_Excerpt_
........
Manassas Journal Messenger | New law clears the way for midwives

When Andi Fouse gave birth to her second daughter, Branwen, a year and a half ago, the newborn didn’t breathe right away.

But Fouse didn’t panic this time, like she did after giving birth to now-3-year-old Alexis.

When she delivered Alexis, hospital doctors induced the birth, as Fouse was overdue. But Fouse experienced a painful reaction to the medication used in that process.

Her doula, or a woman who assists another woman during labor, even feared that Fouse’s uterus would rupture.

After Alexis arrived, Fouse worried when doctors took her daughter away for monitoring.

During her second labor, Fouse enjoyed the comfort of her own Bristow home. And she didn’t have a team of doctors swooping her baby away or using medications that caused her pain.

Her midwife immediately gave oxygen to the newborn and monitored her with Fouse lying next to her baby. Just as a precaution, the midwife called 911.

“The midwife comes prepared for all the issues that might come up,” Fouse said. “The [emergency medical technicians] showed up and basically didn’t do anything.”

But Fouse’s midwife delivered Branwen only through a loophole in Virginia law. At the time, the commonwealth didn’t recognize midwifery as a legal practice.

During the 2005 General Assembly session, home birth advocates flooded committee rooms to speak in favor of HB 2038, submitted by Delegate Philip A. Hamilton, R-Newport News, and an identical bill, SB 1259, submitted by Sen. Frederick M. Quayle, R-Chesapeake.

Both the House of Delegates and the Senate approved the bills, and Gov. Mark R. Warner signed them into law, effective July 1.

The bills “Provide for the licensing by the Board of Medicine of those persons who have obtained the certified professional midwife credential to practice midwifery pursuant to regulations adopted by the Board of Medicine.”

The board still needs to establish those regulatory guidelines. But whatever regulations it promulgates, midwives around the state anxiously await the legal ability to practice.
........
_Tasks to perform_
[A] According to the article on the new midwifery law, who signed the bills into law, and when did they take effect?
[B] Name every person identified by name in the article on the new midwifery law.
[C] Summarize the article on the new midwifery law in two sentences.
The listing has no connection to the article.

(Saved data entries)
........
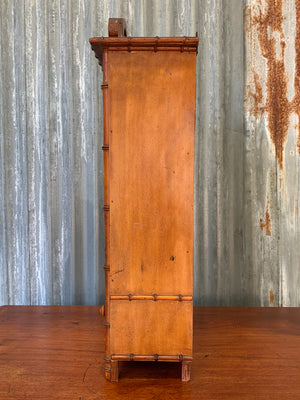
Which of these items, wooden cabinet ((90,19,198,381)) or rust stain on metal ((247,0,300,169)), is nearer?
wooden cabinet ((90,19,198,381))

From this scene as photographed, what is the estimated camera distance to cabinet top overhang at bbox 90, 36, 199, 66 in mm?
1313

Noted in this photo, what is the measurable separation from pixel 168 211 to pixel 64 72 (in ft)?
4.74

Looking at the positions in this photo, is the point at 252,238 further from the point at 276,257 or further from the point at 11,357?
the point at 11,357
........
_Exercise answers_
[A] Gov. Mark R. Warner signed them, and they took effect July 1.

[B] Andi Fouse, Branwen, Alexis, Philip A. Hamilton, Frederick M. Quayle, Mark R. Warner

[C] Andi Fouse, whose first birth in a hospital involved a painful induction, delivered her second daughter at her Bristow home with a midwife who handled the newborn's breathing trouble, though only through a loophole, since Virginia did not then recognize midwifery as a legal practice. During the 2005 General Assembly session, two identical bills providing for the Board of Medicine to license certified professional midwives passed both chambers and were signed by Gov. Mark R. Warner, and midwives now await the board's regulations.